Five minutes later, the entire team stood near the prow of the ship, compacted and buried in the Negev soil. Carson looked at the mountain through her HUD’s infrared filter. Heat plumes, registering as red and orange and yellow fountains of color, rose out from the top of the alien sculpture. The waves of super-heated air flowed out of the mountain for a several minutes, and then would vanish completely for the same amount of time.
“They’re venting waste heat,” Carson said, switching the infrared filter off.
“Everyone remember the first briefings about Terra Nova when they opened the mission up for applications? I distinctly heard that the Qa’Resh promised that Terra Nova and this whole dwarf galaxy were uninhabited,” Popov said. “Why’d they sell us a load of crap?”

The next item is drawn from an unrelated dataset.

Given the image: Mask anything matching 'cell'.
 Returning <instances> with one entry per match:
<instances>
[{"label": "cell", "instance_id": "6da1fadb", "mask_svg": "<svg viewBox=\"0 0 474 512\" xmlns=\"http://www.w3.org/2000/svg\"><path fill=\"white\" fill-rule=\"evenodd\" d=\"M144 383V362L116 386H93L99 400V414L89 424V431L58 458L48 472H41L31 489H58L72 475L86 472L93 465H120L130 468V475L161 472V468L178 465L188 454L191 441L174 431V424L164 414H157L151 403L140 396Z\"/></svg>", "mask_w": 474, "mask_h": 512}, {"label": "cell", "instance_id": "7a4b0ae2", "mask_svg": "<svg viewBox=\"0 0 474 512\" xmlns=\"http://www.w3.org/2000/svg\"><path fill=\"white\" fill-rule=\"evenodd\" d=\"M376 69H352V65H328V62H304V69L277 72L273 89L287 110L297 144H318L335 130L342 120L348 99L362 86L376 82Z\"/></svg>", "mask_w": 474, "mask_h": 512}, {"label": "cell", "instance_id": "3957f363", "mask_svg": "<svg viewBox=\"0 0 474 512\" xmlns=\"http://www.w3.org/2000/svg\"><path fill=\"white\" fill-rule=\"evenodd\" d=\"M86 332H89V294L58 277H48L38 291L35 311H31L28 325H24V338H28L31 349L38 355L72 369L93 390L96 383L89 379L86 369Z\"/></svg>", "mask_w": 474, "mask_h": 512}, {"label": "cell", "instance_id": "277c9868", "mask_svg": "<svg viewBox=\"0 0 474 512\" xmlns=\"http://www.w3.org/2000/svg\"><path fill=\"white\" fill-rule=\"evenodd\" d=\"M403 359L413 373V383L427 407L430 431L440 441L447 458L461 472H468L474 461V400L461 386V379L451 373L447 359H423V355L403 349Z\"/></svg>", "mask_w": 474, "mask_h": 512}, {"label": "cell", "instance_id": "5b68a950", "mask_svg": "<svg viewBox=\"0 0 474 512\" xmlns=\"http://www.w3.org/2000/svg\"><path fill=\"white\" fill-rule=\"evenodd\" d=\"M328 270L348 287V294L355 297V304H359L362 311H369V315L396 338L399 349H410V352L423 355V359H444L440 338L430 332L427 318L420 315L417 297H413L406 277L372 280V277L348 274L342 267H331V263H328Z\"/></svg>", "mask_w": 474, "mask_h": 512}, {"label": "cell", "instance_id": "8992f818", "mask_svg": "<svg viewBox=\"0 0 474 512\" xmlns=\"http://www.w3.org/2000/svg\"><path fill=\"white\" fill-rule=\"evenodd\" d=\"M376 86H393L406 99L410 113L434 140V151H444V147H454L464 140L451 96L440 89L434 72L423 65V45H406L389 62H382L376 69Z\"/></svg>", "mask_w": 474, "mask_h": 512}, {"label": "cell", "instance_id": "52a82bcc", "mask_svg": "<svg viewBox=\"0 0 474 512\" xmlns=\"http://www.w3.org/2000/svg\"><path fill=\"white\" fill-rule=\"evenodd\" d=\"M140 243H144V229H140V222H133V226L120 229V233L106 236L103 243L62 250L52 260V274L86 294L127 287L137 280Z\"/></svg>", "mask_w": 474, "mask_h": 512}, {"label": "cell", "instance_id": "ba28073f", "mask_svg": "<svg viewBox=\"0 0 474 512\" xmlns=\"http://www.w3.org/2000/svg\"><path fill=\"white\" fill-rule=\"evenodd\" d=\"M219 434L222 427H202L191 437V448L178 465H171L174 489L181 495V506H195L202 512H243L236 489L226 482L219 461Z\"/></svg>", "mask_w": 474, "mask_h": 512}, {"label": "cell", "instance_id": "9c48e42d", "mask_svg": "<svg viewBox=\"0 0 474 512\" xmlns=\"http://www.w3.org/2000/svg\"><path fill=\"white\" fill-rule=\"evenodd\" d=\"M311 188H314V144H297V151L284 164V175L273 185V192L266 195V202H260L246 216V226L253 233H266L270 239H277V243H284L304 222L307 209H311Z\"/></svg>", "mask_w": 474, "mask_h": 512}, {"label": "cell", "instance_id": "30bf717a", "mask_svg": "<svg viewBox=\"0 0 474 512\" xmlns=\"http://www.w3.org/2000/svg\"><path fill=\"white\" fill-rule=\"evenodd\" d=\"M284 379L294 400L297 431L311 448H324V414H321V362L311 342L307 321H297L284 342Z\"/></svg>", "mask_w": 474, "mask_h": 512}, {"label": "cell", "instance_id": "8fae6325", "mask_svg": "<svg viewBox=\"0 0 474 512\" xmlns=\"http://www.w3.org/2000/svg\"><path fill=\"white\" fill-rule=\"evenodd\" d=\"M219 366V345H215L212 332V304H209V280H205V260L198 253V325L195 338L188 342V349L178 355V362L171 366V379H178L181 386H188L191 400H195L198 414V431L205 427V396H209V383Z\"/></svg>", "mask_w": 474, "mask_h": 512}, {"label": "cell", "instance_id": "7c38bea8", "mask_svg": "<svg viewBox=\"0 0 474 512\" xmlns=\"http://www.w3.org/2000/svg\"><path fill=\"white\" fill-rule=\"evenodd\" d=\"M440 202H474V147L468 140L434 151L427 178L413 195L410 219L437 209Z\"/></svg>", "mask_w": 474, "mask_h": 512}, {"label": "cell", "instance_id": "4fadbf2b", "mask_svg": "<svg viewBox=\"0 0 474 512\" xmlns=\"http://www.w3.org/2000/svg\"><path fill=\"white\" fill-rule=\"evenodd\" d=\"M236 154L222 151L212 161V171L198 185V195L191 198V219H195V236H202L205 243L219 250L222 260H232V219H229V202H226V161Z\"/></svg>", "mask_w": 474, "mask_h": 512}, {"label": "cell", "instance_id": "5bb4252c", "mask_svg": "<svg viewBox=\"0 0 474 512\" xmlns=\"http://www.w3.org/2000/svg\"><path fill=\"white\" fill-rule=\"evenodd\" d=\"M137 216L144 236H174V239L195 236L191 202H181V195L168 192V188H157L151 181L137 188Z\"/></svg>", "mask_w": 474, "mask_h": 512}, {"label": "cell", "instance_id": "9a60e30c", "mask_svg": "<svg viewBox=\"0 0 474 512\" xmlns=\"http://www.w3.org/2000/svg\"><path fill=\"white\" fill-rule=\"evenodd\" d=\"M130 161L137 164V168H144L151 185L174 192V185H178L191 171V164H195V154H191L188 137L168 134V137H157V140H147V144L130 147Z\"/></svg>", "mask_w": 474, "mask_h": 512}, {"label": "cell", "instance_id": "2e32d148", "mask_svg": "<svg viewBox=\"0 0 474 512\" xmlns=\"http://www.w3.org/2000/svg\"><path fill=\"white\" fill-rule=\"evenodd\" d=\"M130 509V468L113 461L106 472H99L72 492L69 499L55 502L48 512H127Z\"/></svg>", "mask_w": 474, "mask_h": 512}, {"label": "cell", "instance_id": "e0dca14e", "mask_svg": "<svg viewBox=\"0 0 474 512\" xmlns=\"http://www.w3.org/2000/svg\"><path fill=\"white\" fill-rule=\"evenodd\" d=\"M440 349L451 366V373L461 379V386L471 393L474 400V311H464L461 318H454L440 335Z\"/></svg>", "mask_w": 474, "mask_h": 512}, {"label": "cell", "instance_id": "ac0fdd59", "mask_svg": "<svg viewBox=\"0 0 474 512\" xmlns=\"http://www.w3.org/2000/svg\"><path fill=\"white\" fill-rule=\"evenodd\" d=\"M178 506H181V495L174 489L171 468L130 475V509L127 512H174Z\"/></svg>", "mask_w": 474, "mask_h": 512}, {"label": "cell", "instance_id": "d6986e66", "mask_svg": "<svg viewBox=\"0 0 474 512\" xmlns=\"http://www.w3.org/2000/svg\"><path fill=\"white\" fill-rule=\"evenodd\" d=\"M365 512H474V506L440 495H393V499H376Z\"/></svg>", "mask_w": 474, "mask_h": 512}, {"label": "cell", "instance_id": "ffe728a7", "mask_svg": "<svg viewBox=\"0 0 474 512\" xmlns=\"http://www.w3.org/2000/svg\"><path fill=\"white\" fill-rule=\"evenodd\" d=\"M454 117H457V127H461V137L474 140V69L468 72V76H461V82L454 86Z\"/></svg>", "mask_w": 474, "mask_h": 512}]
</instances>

Nunez rubbed his thumb against his carbine’s safety switch. “They wanted to keep us in the alliance after it almost sold us out to the Toth in the middle of the Ember War. Shame on us for believing them. Can’t hold them responsible anymore; the Qa’Resh vanished right after we wiped out the Xaros. Also we can’t go back home to kick their asses for lying. No refunds, I guess.”
“Could it be these aliens showed up after the Qa’Resh surveyed the galaxy?” Birch said.
“I don’t know,” Moretti said. “I don’t think that face up there was made in the last few years. It’s been there a long time.”
“But who are they?” Popov asked. “And what the hell do they want? I hate all this mysterious shit.”
“When we find the colonists, we’ll find the aliens, and just maybe, we’ll find some answers too,” Carson said. She ran a scan on the mountain face and found a deep seam between the faces. She sent a screen c
apture to her team.
“Chief, did you just get a good idea?” Nunez asked. “Because I’m sensing the good idea fairy.”
“You made the Firebase X-Ray climb in the Superstition Mountains outside of Phoenix,” Carson said. “This’ll be easy.”
****
Carson jammed her fingers into a crack in the rock face and pulled herself higher. She pulled a spike attached to a metal wire and wedged it into the mountain. Tiny spikes dug into the rock and a green light flashed twice on the spike. She touched her belt and the safety line a few feet down came free and snapped back up. Below, her Pathfinders made the same climb. The drop to the bottom looked suitably lethal, even in Negev’s lighter gravity.
“So you think that’s one of their presidents?” Popov asked as she climbed up.
“Maybe it’s their God,” Nunez said.
“It doesn’t matter who or what it is,” West said. “Whoever these bastards are, they have our people.”
Nunez tested a grip on the rock and pulled away a thin hunk the size of a dinner plate. He gently set it back in place and found another hand hold. “So, what, we just going to knock and see if they invite us in?”
“Should be easier than that. If they cared about security, there would be someone out here watching,” West said.
Carson nodded. “Why bother with guards? An unsuited human sneaks out and they’ve got about two minutes to regret their decision before they suffocate and die.”
The planet’s reduced gravity and the team’s powered armor made the climb considerably easier, but it still took effort. After an hour of climbing, Carson was taking deep labored breaths and her muscles ached. By the time they reached the top, everyone but Birch flopped over on the ground, exhausted.
Popov rolled onto her side, propping herself up on her elbow. “Come to Terra Nova, my parents said. It’ll be great, they said. White picket fences and babies.”
“Well, that was your first mistake, Cherry,” Nunez said. “You trusted a salesman. Didn’t you learn your lesson after joining the military? Those sweet-talking sons of a gun will say damn near anything to get you to sign on the dotted line.”